The stimulus presentations and the collection of participant responses was performed by an Apple Mac Pro computer (Dual Quad-Core processors, with ATI Radeon HD 5770 hardware-accelerated graphics) using an Apple 27-inch LED Cinema Display. The monitor was located at a 60-cm viewing distance.

Stimulus displays

The experimental stimuli were cast shadows of natural solid objects (bell peppers, Capsicum annuum). The five particular bell pepper replicas used in the current study (see Fig. 1) were a subset of the 12 objects originally created by Norman, Norman, Clayton, Lianekhammy, and Zielke (2004a). Eighty shadows of each of the five objects (each object was rotated in depth over a range of 360 degrees in angular increments of 4.5 degrees) were cast onto a flat surface (see Norman et al., 2009) and recorded using a Nikon Coolpix 995 digital camera; the resulting images had a resolution of 1,024 × 768 pixels. The object shadows were viewed through two stationary narrow slits (always 4-mm wide). On each trial, the slits were randomly offset (left and right) from the center of the stimulus by 20 to 32 mm; therefore, the two slits were randomly separated by 40 to 64 mm (this procedure produced additional stimulus variation that was independent of the depicted object shadows; thus, when a particular object was presented multiple times during the experiment, each stimulus image or apparent motion sequence was unique). The occluding surface into which the slits were cut was colored blue, while the background and cast shadow colors were white and black, respectively. Example stimulus images are shown in Fig. 2. In the representative stimulus images depicted in Fig. 2 (bottom row), the occluding surface hides 92.5% of the object shadows; therefore, only about 7.5% of the stimulus object shadows were visible through the anorthoscopic slits/apertures.

Fig. 1
figure 1

Photograph of the five natural objects (plastic replicas of bell peppers, Capsicum annuum) that were used to generate the static and deforming cast shadows that the observers viewed anorthoscopically. The five stimulus objects (1–5 are arranged left to right) are shown with their rotation axes (metal rods). These five objects are a subset of the 12 objects originally created by Norman, Norman, et al. (2004a)

Fig. 2
figure 2

Representative stimulus images are illustrated in the bottom row; the entire corresponding object shadows are visible in the top row (in both rows, Objects 1–5 are arranged left to right). In these example stimulus images, the occluding surface hides 92.5% of the object shadows; therefore, only about 7.5% of the stimulus object shadows were visible to the observers during the experimental trials

Procedure

There were two main conditions. In one condition (stationary), observers were shown a single cast shadow (where the orientation of the object about a Cartesian vertical axis was randomly determined) and were required to identify the object (1–5; see Figs. 1 and 2). In the other condition (moving), observers viewed apparent motion sequences of cast shadows (depicting a solid object rotating in depth about a Cartesian vertical axis; the rotation axis of each object can be seen in Fig. 1) and were required to perform the same identification task (the initial orientation of the objects, at the beginning of the apparent motion sequences, was randomly determined). The order of object presentations (Objects 1–5) was determined completely at random. The duration of each stimulus presentation (moving or stationary) was 3.0 seconds. In the moving condition, the individual frames of the apparent motion sequences were updated at 60 Hz (thus, 180 total frames were presented), and the depicted objects rotated 2.25 revolutions during the 3.0-second stimulus presentation.
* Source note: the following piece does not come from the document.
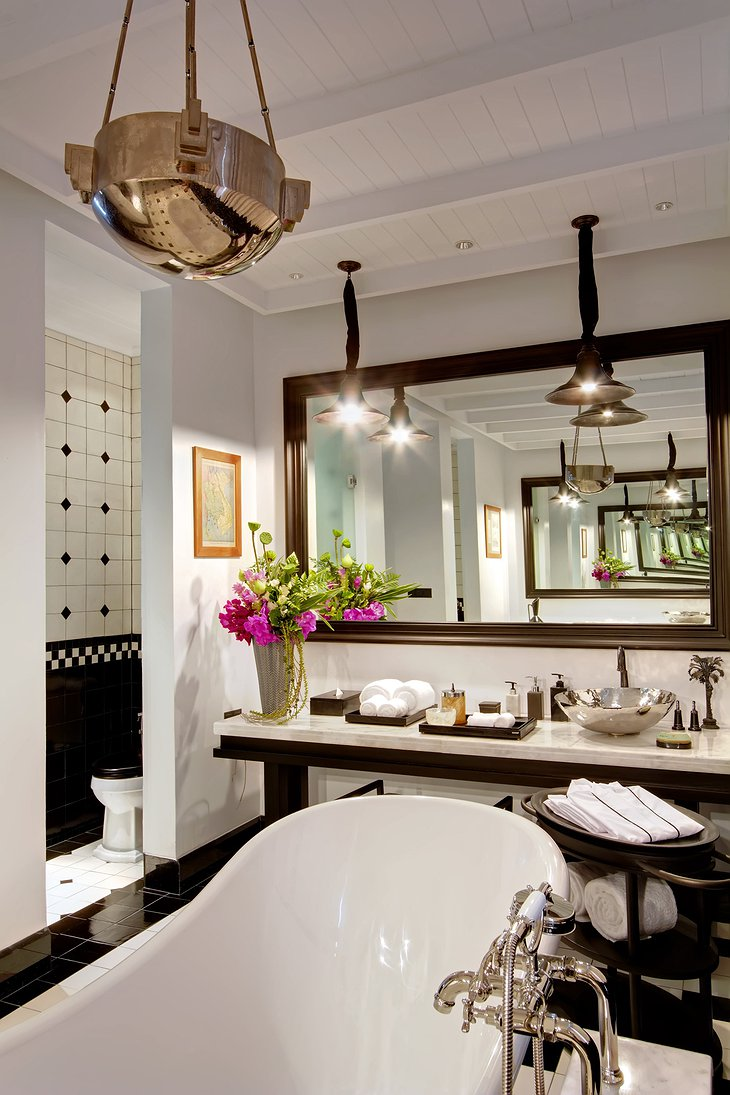 Siam Suite bathroom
The observers’ task was straightforward, simply to view the static or deforming (moving) cast shadows on any particular trial and identify which of the objects (1–5; see Fig. 1) had been presented. However, at the beginning of the experiment, the observers (especially the completely naïve ones) did not know which object was Number 1, which was Number 2, and so forth. At the beginning of each experimental session, repeated blocks of 10 trials were conducted, where moving cast shadows (without the occluders and slits) were presented. During this familiarization, the observers would receive a brief auditory beep for correct judgments (so that they could learn which object was which). Once each observer had reached a performance level of at least 90% correct, the experimental trials (where the depicted object shadows were presented behind occluding surfaces through anorthoscopic slits) began. It is important to note that no feedback was ever provided during the experimental trials (when the occluders and slits were present). These procedures were analogous to those used in our previous relevant research (e.g., Norman et al., 2000; Norman et al., 2009).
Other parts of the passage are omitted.